— А это откуда? — Кир только глаза протер.
— Я бы сказал тебе «от верблюда», но, боюсь, Катька обидится! — Степан развлекался. — Мне вот ещё интересно, что Кот скажет! Он-то Кот, а это какая-то незнакомая псина!
— Слушай, ты можешь мне сделать одолжение? — Катерина мрачно сверкнула глазами. Она сидела на полу и держала миску, чтобы псу было удобнее лакать.
— Запросто! Чего изволите? Помыть его? Подстричь, причесать? — Степана понесло.
— Просто заткнуться! Хотя бы минут на двадцать! — Катерине было жалко бедолагу до слез. Ребра можно было пересчитать, даже под густой шерстью! Хребет выступал как Уральские горы. Лапы до крови стерты ледяным крошевом. На шее кровавый след от цепи. Видны полузажившие раны и более старые шрамы. И ест пес так, словно давно забыл, что это такое, еда! А тут это юморист развлекается!
— Ладно, не злись. Мне его тоже жалко. Только всех-то не спасешь. — Степан глубокомысленно повторял замечательную формулу людей, заботливо отводящих глаза от таких же бедолаг в их мире, а то ведь чего доброго и расстроиться самому можно!

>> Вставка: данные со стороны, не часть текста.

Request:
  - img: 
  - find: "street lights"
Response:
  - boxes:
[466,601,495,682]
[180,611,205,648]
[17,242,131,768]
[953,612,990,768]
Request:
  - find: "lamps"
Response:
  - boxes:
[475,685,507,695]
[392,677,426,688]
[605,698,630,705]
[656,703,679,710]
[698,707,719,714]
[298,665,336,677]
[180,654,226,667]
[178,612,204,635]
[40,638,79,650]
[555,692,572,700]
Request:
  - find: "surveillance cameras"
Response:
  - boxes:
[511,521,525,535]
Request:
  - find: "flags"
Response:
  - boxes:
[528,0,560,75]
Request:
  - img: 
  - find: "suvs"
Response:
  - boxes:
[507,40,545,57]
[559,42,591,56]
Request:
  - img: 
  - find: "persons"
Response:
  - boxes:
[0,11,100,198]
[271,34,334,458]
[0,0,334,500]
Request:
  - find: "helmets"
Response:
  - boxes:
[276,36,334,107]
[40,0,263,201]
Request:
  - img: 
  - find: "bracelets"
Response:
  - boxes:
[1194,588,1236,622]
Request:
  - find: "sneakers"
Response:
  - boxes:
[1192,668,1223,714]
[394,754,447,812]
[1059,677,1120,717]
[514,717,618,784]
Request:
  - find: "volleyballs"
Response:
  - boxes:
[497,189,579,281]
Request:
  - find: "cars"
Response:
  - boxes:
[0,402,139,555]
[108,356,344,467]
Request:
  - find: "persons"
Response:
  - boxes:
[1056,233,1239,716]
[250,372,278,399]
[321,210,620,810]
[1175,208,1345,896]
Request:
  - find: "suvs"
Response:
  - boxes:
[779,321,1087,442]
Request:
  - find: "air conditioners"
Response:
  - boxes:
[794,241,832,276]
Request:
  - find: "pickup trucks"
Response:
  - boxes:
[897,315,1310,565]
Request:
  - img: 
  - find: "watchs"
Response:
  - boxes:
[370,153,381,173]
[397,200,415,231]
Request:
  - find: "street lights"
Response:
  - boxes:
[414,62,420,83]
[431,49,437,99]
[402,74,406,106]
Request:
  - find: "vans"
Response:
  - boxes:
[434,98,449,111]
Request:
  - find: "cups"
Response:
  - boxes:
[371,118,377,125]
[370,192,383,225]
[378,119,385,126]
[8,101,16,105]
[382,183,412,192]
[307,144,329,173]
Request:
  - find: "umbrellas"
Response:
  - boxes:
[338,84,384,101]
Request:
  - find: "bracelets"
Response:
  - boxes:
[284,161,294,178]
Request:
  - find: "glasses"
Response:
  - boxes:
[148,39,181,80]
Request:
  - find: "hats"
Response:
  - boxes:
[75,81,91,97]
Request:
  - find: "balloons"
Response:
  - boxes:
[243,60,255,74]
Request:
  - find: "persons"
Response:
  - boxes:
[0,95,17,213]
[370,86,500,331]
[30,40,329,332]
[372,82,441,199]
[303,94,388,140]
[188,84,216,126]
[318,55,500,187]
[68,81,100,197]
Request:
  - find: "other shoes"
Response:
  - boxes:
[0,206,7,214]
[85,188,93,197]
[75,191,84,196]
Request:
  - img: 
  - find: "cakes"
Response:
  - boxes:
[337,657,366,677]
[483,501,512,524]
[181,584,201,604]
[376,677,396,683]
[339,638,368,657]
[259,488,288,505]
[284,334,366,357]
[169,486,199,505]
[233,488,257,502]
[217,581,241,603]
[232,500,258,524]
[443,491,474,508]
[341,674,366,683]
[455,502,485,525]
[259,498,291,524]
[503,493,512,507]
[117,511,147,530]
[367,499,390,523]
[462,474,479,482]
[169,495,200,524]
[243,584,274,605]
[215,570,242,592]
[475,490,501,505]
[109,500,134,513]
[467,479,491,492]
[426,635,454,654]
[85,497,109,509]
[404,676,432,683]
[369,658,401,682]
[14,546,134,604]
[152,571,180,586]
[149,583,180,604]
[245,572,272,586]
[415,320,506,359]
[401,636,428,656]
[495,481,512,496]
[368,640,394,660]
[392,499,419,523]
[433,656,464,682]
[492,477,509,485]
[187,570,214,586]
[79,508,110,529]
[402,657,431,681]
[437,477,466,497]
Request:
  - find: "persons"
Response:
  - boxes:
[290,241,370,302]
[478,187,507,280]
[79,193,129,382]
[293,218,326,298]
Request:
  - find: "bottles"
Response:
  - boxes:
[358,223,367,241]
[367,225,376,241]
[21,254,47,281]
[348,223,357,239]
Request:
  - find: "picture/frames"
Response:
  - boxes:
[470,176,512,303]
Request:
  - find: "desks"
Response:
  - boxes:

— Всех нет! Только это не означает, что не надо никому помогать. И вообще, отвали! — Катерина даже не ожидала, что так разозлится.
— Всё, всё! Мир! Не злись! — Степан поднял руки, показывая, что сдается. Покосился на молчавшего Кира. Если бы не этот… Он, Степан, хорошо помнил, что Катька его самого тоже пожалела, и помогала, прогоняя от него его ужас в его кошмарах! Только при Кире так не скажешь. — Помочь может чем?
— Да нет, я справлюсь. Вы идите, отдыхайте. — Катерина всегда быстро отходила, ссоры не любила, а тут ещё и занята была.
В горнице было темно и тихо. Чуть потрескивали дрова в печи, громко пел сверчок, его Дуб любил и подкармливал. Пес лежал на мягких одеялах и боялся закрыть глаза. Если их закрыть, то можно ведь опять проснуться там, на заснеженной дороге, с такой безнадежной тоской и одиночеством, что и думать страшно! Это всё ведь не может быть правдой! Тепло, еда, безопасность, а главное, голос и слова, которые его вытянули с его последнего края, руки, которые его гладили, перебирали шерсть, смазывали раны. Пёс держался из последних сил, несколько раз глаза почти закрылись, но он упорно стряхивал сон, пока не услышал:
— Не бойся, спи! Я тут рядом, никуда не денусь. Всё уже закончилось, и тебя не обидят. Ты нам нужен, я тебя не выгоню и не выкину!
Пёс уснул мгновенно. Просто провалился в теплую темноту, где не было ни снов, ни памяти, просто счастливая безмятежность.
— Кать, ты что, тут всю ночь просидишь, что ли? — Кир на цыпочках крался к печке.